I made pretty fleshed out demos for all the songs but I’m technically not a very capable musician in a lot of ways. So I think he really responded to where I was trying to go with a lot of sounds I had on my demo . . . So without really having to talk to him too much, he knew where to go in the studio to get that sound. And beyond just him being technically more capable, he knew. I knew he would scared to be as dark and weird as I wanted to be so that was a bonus too.
TBB: Do you find any of those challenges when you’re playing shows?
Well I have other musicians on stage with me. [Laughs] And luckily all of them are a lot more knowledgeable than I am . . . and you know, I’m getting better at a lot of those things and then me and my boyfriend, I mean, we know about music, we know how to write music but we don’t know about like a lot of the machines and stuff like that but we’re slowly learning that . . . but my bandmates are all good at that stuff too.
TBB: What does the name Perfume Genius mean?
To be honest, it doesn’t mean anything. [Laughs] It was just something dumb. It was like the first words I thought of when I was filling out my MySpace profile a long time ago. People hate it. You don’t know how many tweets I get from people saying they hate my name!
TBB: Really? There are a lot of really dumb band names out there but I really think Perfume Genius resonates with you and your music.
Oh, thanks. I also like the way the words look together . . . I might have picked something really serious and pretentious otherwise so…
TBB: You’ve battled drugs in the past and a lot of artists have addictive personalities that leads them to excess. Would you say that you still fall into that group of creative people?
Oh I do, I mean the thing is, even though I quit doing drugs and drinking, it doesn’t mean that I’m not an alcoholic or a drug addict, it just means that I’m one that doesn’t do those things anymore. But it still leaks into my daily life a lot. I’m very kind of manic when I’m writing. I rarely ever eat a regular amount of food. I kind of look at everything as [something that could] change the way I feel. Like, yesterday, I felt kind of nervous before the show so I took some Sudafed . . . and it made me feel zany and messed up. So I still have these kind of destructive and weird tendencies but luckily, I’m kind of—well, not kind of. I’ve completely let go of the two biggest, most harmful things.
TBB: What do you in your spare time?
To be honest, my favorite thing to do is to do nothing. When I have time off and my phone dies, I just leave it dead. And I just put that Netflix on and I just kick it at my house for days on end. That can snowball too but nights I look forward to the most are at home just doing absolutely nothing. But I do miss writing a lot.
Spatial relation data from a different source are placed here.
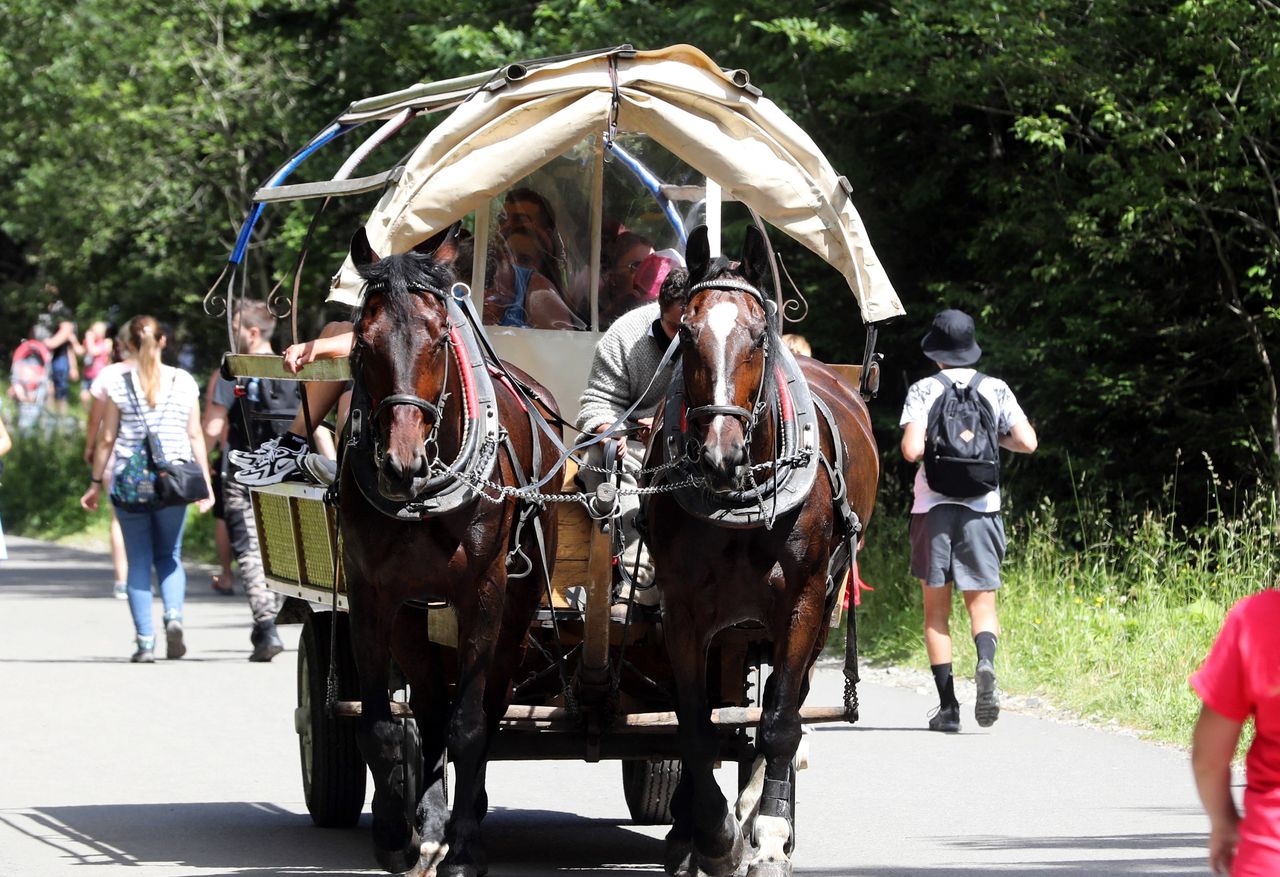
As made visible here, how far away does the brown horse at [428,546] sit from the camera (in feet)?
21.8

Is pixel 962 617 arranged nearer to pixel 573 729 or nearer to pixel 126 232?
pixel 573 729

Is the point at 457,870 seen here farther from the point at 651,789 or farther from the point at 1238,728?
the point at 1238,728

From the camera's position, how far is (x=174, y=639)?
546 inches

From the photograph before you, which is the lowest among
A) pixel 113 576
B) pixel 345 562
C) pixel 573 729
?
pixel 113 576

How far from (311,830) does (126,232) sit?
2560 centimetres

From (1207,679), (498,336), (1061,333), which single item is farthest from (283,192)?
(1061,333)

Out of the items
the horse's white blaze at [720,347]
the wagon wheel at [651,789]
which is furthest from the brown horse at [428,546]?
the wagon wheel at [651,789]

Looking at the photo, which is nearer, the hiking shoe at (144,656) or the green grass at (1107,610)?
the green grass at (1107,610)

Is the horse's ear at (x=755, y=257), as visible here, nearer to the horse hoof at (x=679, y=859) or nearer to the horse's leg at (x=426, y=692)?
the horse's leg at (x=426, y=692)

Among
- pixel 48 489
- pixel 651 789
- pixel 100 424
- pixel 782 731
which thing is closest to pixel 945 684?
pixel 651 789

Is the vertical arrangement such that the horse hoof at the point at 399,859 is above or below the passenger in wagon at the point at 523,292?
below

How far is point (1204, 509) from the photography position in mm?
15719

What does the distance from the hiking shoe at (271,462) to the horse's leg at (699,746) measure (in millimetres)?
2256

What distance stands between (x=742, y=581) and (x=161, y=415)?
759 cm
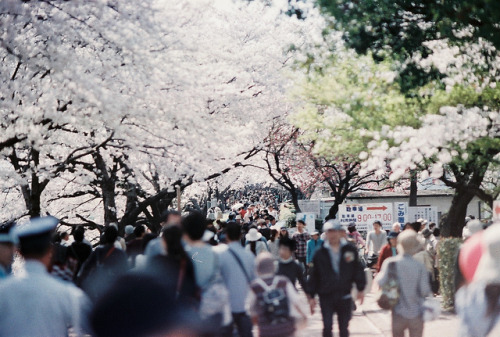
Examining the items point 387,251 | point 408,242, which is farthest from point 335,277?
point 387,251

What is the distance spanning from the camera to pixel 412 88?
12.1 meters

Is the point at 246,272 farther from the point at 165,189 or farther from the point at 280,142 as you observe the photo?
the point at 280,142

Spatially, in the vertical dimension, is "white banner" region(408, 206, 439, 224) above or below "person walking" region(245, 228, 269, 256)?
above

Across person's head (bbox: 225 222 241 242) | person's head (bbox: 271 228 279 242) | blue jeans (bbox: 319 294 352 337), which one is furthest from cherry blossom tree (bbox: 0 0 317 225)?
blue jeans (bbox: 319 294 352 337)

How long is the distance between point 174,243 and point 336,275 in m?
2.91

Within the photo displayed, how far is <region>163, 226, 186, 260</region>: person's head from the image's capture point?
627 cm

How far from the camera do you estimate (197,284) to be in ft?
21.5

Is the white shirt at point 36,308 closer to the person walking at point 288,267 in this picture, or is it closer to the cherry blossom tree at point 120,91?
the person walking at point 288,267

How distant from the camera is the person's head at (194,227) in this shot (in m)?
6.92

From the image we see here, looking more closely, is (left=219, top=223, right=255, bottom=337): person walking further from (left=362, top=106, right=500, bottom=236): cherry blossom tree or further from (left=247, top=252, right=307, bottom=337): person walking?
(left=362, top=106, right=500, bottom=236): cherry blossom tree

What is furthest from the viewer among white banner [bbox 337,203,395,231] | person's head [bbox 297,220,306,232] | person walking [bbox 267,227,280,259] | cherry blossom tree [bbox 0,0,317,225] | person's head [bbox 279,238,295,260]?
white banner [bbox 337,203,395,231]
TBB: Do you believe in astrology?
I do. And the answer is “why not?” I believe in it when I feel like it. [Laughs] When I feel like it doesn’t apply to me or they’re wrong — they’re wrong! But if I feel like it does, then I’ll take it. I’m a Libra and . . . My family member Tom, we’re always fighting because I believe in magic, and Gods and Goddesses and stuff like that and he doesn’t believe in any of that. So we’re always fighting about ghosts. But, it’s like a choice. I can’t prove it either way but it’s more fun and it’s more meaningful for me to think that way. Just like his way of thinking works for him.